If some of your formative years were in the 1970s, you remember The Odd Couple on television. When I was a kid, it ran in syndication on WGN out of Chicago in the early evening, and over the course of however many years, I saw every episode as far as I know. I can’t say that I’ve resisted watching the movie version of The Odd Couple based on Neil Simon’s play, but I also haven’t really sought it out. My worry—and it’s a worry that seems to have come true in some respects—was that I already knew the characters well enough that the movie wouldn’t have anywhere to take me.
And that’s the problem with The Odd Couple. It’s not that we’ve got different people playing the main roles than I’m used to. Sure, I grew up on this being Tony Randall and Jack Klugman, but both of them were essentially doing versions of Jack Lemmon and Walter Matthau from this movie. It’s more that I knew where the characters got to in the show, and the movie is more or less the origin story. Origin stories don’t always interest me that much. Nevertheless, The Odd Couple leaves streaming soon enough, and so I figured I might as well get it watched.
There’s not a great deal of plot, but that’s okay because it doesn’t really need a lot of plot. We start with Felix Unger (Lemmon), who we discover is trying to kill himself by leaping out of a high window from a dirty hotel. However, he throws out his back trying to get the window open. He contemplates throwing himself in the East River, but eventually winds up at the apartment of his friend Oscar Madison (Matthau) on the night of their weekly poker game. Felix is suicidal because his 12-year marriage has just come to an end; his wife Francis has booted him out of the house. Taking pity on his friend, Oscar, recently divorced from his wife Blanche, invites Felix to move in with him. The two drive each other crazy for a bit, they have a disastrous date with a pair of sisters who also live in the building, and everything ends about as happily as we can expect for a couple of divorced guys up to their armpits in alimony payments.
The conceit of The Odd Couple is the interplay of the two main characters. Felix has a variety of neuroses and physical ailments. He has a bad back, nerve problems in his neck, sinus issues, bursitis, and probably a dozen more ailments. He’s also a neat freak, and can’t resist tidying up everything he comes across. Felix is not merely particular about things, he makes sure that everyone around him knows exactly how particular he is and why.

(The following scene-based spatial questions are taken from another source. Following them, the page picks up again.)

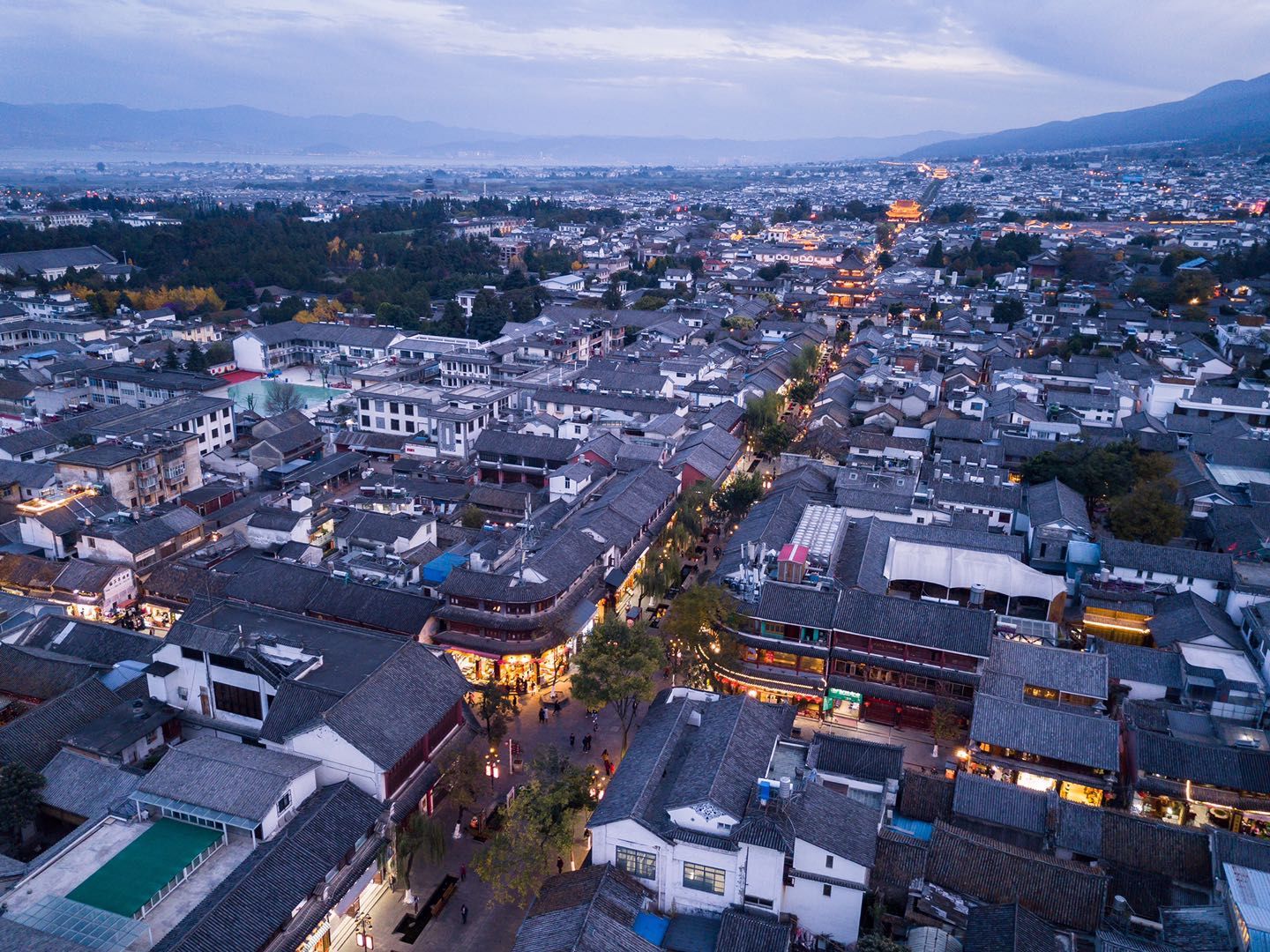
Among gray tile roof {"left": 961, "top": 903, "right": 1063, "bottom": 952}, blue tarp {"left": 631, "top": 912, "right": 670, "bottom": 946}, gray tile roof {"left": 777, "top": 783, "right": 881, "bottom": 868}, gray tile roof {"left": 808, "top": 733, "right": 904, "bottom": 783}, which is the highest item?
gray tile roof {"left": 777, "top": 783, "right": 881, "bottom": 868}

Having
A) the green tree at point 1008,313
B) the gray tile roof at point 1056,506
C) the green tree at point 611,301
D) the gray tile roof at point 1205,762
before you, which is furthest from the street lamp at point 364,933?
the green tree at point 1008,313

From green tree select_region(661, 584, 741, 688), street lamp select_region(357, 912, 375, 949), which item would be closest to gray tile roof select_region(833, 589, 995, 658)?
green tree select_region(661, 584, 741, 688)

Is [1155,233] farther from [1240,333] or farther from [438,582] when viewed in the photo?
[438,582]

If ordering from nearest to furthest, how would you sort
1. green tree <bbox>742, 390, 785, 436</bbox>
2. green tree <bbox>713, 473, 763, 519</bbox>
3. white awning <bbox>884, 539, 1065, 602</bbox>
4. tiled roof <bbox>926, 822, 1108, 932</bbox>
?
tiled roof <bbox>926, 822, 1108, 932</bbox>
white awning <bbox>884, 539, 1065, 602</bbox>
green tree <bbox>713, 473, 763, 519</bbox>
green tree <bbox>742, 390, 785, 436</bbox>

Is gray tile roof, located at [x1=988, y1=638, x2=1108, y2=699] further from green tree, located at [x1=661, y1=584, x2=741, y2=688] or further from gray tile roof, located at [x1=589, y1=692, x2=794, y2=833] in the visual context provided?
green tree, located at [x1=661, y1=584, x2=741, y2=688]

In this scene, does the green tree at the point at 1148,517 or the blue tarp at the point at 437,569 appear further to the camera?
the green tree at the point at 1148,517

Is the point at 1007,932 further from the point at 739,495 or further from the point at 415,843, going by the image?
the point at 739,495

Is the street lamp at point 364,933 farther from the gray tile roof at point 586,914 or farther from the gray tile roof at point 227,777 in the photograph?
the gray tile roof at point 586,914

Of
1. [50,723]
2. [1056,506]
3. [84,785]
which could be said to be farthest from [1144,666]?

Oscar, of course, is the exact opposite. Oscar is not merely a slob, he is an epic slob. The film takes place in early summer, and he’s still got a Christmas tree (a brown tree with no needles on it) up in his apartment. The only thing that prevents him from being a hoarder is that he doesn’t have enough stuff. So, naturally, the two personalities are going to clash.
It is a cleverly-written screenplay, which is par for the course with Neil Simon. I expected a clever script, even if that often means that the characters say things that normal people wouldn’t say or have supremely witty comebacks for everything that is being said around them. That’s easy to forgive. It’s especially easy to forgive when we have Jack Lemmon and Walter Matthau as our twin main characters. The beautiful thing about the two of them working with this screenplay is that it allows them both to be the comic partner and the straight man at the same time. They are each other’s straight man throughout, taking turns with comic remarks and setting up the same for each other. They were generally great on camera together, and this is no exception. And of course it works because there is a genuine friendship here. It’s no shock that the two actors were great friends in real life, because the sort of friendship on the screen here is hard to fake.
So, with the film, there’s a lot to like, but I’m not convinced there’s a lot to love. That’s very much because I know and remember the television show so well. Someone without that background will find a great deal here to enjoy. But if you remember guys like Speed and Murray the cop or the suggestive leer at the mention of the Pigeon Sisters, the film here really does just feel like a prequel for the television show that followed it.
Why to watch The Odd Couple: Jack Lemmon and Walter Matthau.
Why not to watch: If you remember the television show, there’s not a lot of surprises here.